>> Start Provided data

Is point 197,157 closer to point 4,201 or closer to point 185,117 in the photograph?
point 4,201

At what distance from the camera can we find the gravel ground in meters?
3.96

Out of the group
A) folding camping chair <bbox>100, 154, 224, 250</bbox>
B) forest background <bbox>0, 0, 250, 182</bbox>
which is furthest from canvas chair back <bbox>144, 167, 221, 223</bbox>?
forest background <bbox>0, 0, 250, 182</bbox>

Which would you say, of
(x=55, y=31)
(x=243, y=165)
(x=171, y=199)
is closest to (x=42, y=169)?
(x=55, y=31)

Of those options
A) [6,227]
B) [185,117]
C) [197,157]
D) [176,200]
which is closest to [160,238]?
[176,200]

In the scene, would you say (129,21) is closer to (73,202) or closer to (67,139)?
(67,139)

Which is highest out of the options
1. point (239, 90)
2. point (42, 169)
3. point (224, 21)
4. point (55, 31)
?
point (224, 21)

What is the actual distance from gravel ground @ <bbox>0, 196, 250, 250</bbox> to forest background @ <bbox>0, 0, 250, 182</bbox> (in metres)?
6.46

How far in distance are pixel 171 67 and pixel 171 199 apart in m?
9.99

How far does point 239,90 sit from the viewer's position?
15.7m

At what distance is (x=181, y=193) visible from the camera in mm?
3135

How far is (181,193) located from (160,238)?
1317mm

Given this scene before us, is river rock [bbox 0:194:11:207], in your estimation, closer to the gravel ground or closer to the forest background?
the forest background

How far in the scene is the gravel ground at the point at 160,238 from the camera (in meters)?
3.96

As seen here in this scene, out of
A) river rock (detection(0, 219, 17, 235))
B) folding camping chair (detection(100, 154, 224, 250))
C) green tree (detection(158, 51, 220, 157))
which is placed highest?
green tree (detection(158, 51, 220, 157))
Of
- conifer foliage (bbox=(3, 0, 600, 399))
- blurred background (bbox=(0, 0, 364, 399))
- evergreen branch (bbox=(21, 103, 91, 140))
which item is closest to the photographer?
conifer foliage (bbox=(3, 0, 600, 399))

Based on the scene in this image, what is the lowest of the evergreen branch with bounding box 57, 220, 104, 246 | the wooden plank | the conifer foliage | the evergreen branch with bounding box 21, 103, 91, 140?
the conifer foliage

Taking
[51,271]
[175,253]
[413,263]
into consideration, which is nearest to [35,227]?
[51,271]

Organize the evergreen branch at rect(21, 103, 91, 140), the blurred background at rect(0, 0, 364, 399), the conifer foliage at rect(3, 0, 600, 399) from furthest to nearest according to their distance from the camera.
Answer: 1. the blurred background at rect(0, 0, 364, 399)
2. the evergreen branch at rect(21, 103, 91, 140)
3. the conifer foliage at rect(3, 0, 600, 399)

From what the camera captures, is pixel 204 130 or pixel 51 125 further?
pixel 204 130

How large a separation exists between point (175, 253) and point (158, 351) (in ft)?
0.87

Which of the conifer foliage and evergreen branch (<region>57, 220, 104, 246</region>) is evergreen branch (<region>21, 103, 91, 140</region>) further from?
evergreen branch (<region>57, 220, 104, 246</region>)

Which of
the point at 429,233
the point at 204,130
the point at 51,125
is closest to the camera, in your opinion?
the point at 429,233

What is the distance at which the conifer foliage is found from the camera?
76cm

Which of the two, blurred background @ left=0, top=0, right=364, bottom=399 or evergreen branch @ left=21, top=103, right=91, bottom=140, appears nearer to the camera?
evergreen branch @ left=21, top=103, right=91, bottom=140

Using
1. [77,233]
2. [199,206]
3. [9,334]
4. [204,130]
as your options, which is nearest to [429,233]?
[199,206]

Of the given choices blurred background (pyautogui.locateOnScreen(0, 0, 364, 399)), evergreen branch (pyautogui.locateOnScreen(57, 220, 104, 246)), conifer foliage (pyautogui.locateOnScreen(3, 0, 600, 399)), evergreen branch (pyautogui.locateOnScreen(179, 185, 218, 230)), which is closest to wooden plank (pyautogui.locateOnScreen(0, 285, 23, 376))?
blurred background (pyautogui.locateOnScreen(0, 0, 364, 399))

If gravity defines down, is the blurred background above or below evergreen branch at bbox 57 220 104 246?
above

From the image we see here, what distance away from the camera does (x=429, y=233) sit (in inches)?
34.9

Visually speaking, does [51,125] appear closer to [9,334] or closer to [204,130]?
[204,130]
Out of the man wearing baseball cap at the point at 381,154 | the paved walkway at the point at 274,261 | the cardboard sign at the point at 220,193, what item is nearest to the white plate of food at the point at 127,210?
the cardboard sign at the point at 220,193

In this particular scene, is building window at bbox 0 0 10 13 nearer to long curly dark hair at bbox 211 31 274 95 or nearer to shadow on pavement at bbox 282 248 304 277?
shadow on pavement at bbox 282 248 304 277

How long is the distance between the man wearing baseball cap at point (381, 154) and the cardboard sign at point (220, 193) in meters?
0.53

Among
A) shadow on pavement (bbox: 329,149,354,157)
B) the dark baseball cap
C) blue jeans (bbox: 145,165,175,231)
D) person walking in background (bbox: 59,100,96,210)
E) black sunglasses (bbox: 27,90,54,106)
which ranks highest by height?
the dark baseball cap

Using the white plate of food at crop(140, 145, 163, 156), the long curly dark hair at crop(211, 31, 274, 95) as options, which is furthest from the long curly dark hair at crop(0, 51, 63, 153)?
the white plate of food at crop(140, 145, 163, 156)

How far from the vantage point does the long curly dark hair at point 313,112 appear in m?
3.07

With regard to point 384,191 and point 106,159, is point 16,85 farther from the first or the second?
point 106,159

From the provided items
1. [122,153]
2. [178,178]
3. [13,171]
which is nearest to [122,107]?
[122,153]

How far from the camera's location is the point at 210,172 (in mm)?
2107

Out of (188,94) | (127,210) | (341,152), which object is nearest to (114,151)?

>> End Provided data

▸ **Stated problem**
Reproduce the listing above verbatim, from first line to last.

▸ **Finished task**
Is point 197,157 closer to point 4,201 or closer to point 185,117 in the photograph?
point 4,201

At what distance from the camera can we find the gravel ground in meters?
3.96

Out of the group
A) folding camping chair <bbox>100, 154, 224, 250</bbox>
B) forest background <bbox>0, 0, 250, 182</bbox>
which is furthest from canvas chair back <bbox>144, 167, 221, 223</bbox>?
forest background <bbox>0, 0, 250, 182</bbox>

Which would you say, of
(x=55, y=31)
(x=243, y=165)
(x=171, y=199)
is closest to (x=42, y=169)?
(x=55, y=31)

Of those options
A) [6,227]
B) [185,117]
C) [197,157]
D) [176,200]
which is closest to [160,238]?
[176,200]

In the scene, would you say (129,21) is closer to (73,202) or closer to (67,139)?
(67,139)

Which is highest out of the options
1. point (239, 90)
2. point (42, 169)
3. point (224, 21)
4. point (55, 31)
?
point (224, 21)

What is the actual distance from gravel ground @ <bbox>0, 196, 250, 250</bbox> to forest background @ <bbox>0, 0, 250, 182</bbox> (in metres)?
6.46

How far in distance are pixel 171 67 and pixel 171 199 apart in m?
9.99

How far does point 239,90 sit from the viewer's position?
15.7m

At what distance is (x=181, y=193) visible from the camera in mm?
3135

How far is (181,193) located from (160,238)?
1317mm

Given this scene before us, is river rock [bbox 0:194:11:207], in your estimation, closer to the gravel ground or closer to the forest background?
the forest background

How far in the scene is the gravel ground at the point at 160,238 from the camera (in meters)?
3.96

As seen here in this scene, out of
A) river rock (detection(0, 219, 17, 235))
B) folding camping chair (detection(100, 154, 224, 250))
C) green tree (detection(158, 51, 220, 157))
which is placed highest?
green tree (detection(158, 51, 220, 157))
Of
- conifer foliage (bbox=(3, 0, 600, 399))
- blurred background (bbox=(0, 0, 364, 399))
- evergreen branch (bbox=(21, 103, 91, 140))
which item is closest to the photographer?
conifer foliage (bbox=(3, 0, 600, 399))

Based on the scene in this image, what is the lowest of the evergreen branch with bounding box 57, 220, 104, 246 | the wooden plank | the conifer foliage | the evergreen branch with bounding box 21, 103, 91, 140?
the conifer foliage

Taking
[51,271]
[175,253]
[413,263]
into consideration, which is nearest to [35,227]?
[51,271]

Organize the evergreen branch at rect(21, 103, 91, 140), the blurred background at rect(0, 0, 364, 399), the conifer foliage at rect(3, 0, 600, 399) from furthest to nearest according to their distance from the camera.
Answer: 1. the blurred background at rect(0, 0, 364, 399)
2. the evergreen branch at rect(21, 103, 91, 140)
3. the conifer foliage at rect(3, 0, 600, 399)

From what the camera captures, is pixel 204 130 or pixel 51 125 further?
pixel 204 130

How large a separation exists between point (175, 253) and point (158, 351) (in ft)?
0.87

Which of the conifer foliage and evergreen branch (<region>57, 220, 104, 246</region>) is evergreen branch (<region>21, 103, 91, 140</region>) further from?
evergreen branch (<region>57, 220, 104, 246</region>)

Which of
the point at 429,233
the point at 204,130
the point at 51,125
is closest to the camera, in your opinion?
the point at 429,233

What is the distance at which the conifer foliage is found from the camera?
76cm

Which of the two, blurred background @ left=0, top=0, right=364, bottom=399 or evergreen branch @ left=21, top=103, right=91, bottom=140, appears nearer to the camera?
evergreen branch @ left=21, top=103, right=91, bottom=140

Using
1. [77,233]
2. [199,206]
3. [9,334]
4. [204,130]
as your options, which is nearest to [429,233]?
[199,206]

Of the given choices blurred background (pyautogui.locateOnScreen(0, 0, 364, 399)), evergreen branch (pyautogui.locateOnScreen(57, 220, 104, 246)), conifer foliage (pyautogui.locateOnScreen(3, 0, 600, 399)), evergreen branch (pyautogui.locateOnScreen(179, 185, 218, 230)), which is closest to wooden plank (pyautogui.locateOnScreen(0, 285, 23, 376))?
blurred background (pyautogui.locateOnScreen(0, 0, 364, 399))

If gravity defines down, is the blurred background above or below evergreen branch at bbox 57 220 104 246?
above

From the image we see here, what distance away from the camera does (x=429, y=233) sit (in inches)?
34.9

Visually speaking, does [51,125] appear closer to [9,334] or closer to [204,130]?
[204,130]
Out of the man wearing baseball cap at the point at 381,154 | the paved walkway at the point at 274,261 | the cardboard sign at the point at 220,193, what item is nearest to the white plate of food at the point at 127,210?
the cardboard sign at the point at 220,193

In this particular scene, is building window at bbox 0 0 10 13 nearer to long curly dark hair at bbox 211 31 274 95 or nearer to shadow on pavement at bbox 282 248 304 277?
shadow on pavement at bbox 282 248 304 277

How long is the distance between the man wearing baseball cap at point (381, 154) and the cardboard sign at point (220, 193) in meters?
0.53

Among
A) shadow on pavement (bbox: 329,149,354,157)
B) the dark baseball cap
C) blue jeans (bbox: 145,165,175,231)
D) person walking in background (bbox: 59,100,96,210)
E) black sunglasses (bbox: 27,90,54,106)
which ranks highest by height?
the dark baseball cap

Using the white plate of food at crop(140, 145, 163, 156), the long curly dark hair at crop(211, 31, 274, 95) as options, which is furthest from the long curly dark hair at crop(0, 51, 63, 153)?
the white plate of food at crop(140, 145, 163, 156)

How far from the vantage point does the long curly dark hair at point 313,112 appear in m?
3.07

With regard to point 384,191 and point 106,159, is point 16,85 farther from the first or the second?
point 106,159

From the provided items
1. [122,153]
2. [178,178]
3. [13,171]
which is nearest to [122,107]?
[122,153]

How far from the camera's location is the point at 210,172 (in mm)?
2107

Out of (188,94) | (127,210) | (341,152), which object is nearest to (114,151)?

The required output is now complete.